Hong Chau delivers an outstanding leading performance as Jenny, an activist and walking contradiction. She’s a former bombmaker and revolutionary who holds down a cover job as a housekeeper, but she only hit government targets after hours, never risking the potential loss of innocent lives for the cause. She’s contacted by an unscrupulous publisher to look after a pair of unhinged revolutionaries (John Gallagher Jr. and Lola Kirke) while they write their manifesto alongside Pauline (Sarah Gadon), a Patty Hearst type who started off as the couple’s kidnapping victim and eventually came over to their side of the cause.

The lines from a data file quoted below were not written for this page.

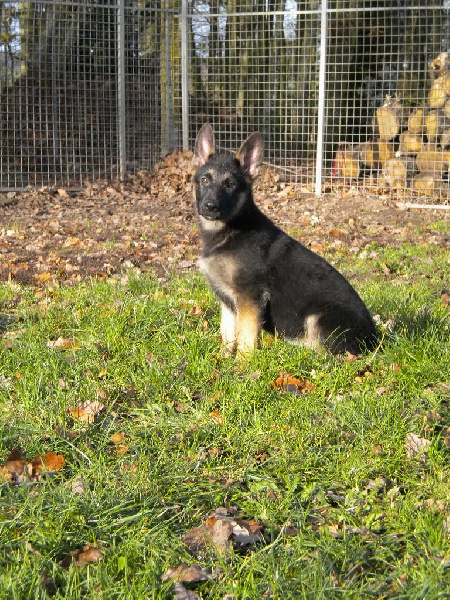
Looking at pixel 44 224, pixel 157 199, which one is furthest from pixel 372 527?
pixel 157 199

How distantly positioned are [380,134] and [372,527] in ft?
36.2

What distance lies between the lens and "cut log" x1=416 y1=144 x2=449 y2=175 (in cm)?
1210

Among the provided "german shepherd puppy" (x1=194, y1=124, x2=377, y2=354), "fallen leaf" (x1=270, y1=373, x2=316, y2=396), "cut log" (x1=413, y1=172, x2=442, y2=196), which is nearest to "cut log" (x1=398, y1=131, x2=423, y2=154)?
"cut log" (x1=413, y1=172, x2=442, y2=196)

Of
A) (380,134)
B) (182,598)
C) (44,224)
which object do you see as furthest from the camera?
(380,134)

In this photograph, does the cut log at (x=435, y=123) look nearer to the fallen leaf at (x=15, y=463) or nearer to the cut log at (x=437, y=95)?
the cut log at (x=437, y=95)

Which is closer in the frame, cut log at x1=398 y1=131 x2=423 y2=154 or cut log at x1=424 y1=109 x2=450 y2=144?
cut log at x1=424 y1=109 x2=450 y2=144

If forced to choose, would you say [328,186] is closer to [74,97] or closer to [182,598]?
[74,97]

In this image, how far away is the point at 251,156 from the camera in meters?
5.29

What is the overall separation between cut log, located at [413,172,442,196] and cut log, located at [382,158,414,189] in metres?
0.21

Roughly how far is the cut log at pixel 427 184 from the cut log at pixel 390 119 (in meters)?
1.05

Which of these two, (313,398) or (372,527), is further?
(313,398)

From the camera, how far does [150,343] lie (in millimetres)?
4691

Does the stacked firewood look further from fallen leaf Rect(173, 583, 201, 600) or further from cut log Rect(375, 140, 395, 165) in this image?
fallen leaf Rect(173, 583, 201, 600)

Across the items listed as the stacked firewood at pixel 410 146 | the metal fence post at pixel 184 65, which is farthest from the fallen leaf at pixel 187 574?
the metal fence post at pixel 184 65
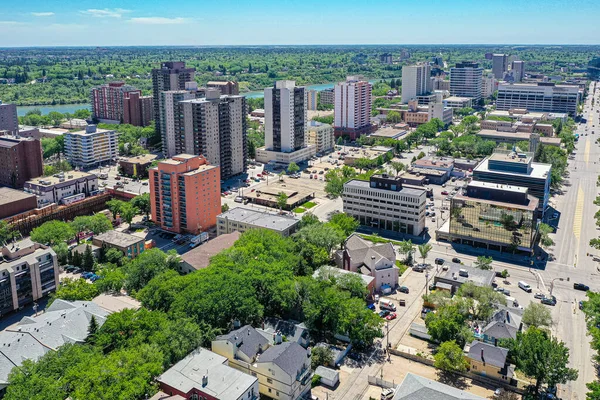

It’s a lucrative gig, but Jenny’s guests are naive and immature, and they could potentially blow her cover with their brazen, reckless activities.
Chellas, who has an extensive television writing background, does an exceptional job of recreating America in 1975, when disillusionment with the war in Vietnam and the president’s ongoing criminal activities was at an all time high. In that respect, and largely thanks to the performances given by all four leads, American Woman has an immersive quality that’s commendable. There’s also a great throughline about everyone thinking Jenny is from South Asia, when really she’s American born. In terms of performance, look, and historical accuracy (despite not retelling the Patty Hearst saga word for word), American Woman gets everything right.
Unfortunately, American Woman also tries to cram too much into just under ninety minutes, meaning a lot of the actual story and its characters aren’t well developed. Chellas is beholden to her rigid three act structure, and a lot of potential depth is left out thanks to the lightning quick pace and all too tidy plotting. The film is also saddled with a dreadful framing device that makes the viewer know exactly where Chellas is heading before the film even really gets started, meaning the stakes are relatively low throughout. If American Woman abandoned that framing device entirely (or put all if it at the end), it would be the difference between a well made misfire and a somewhat decent, but still flawed movie.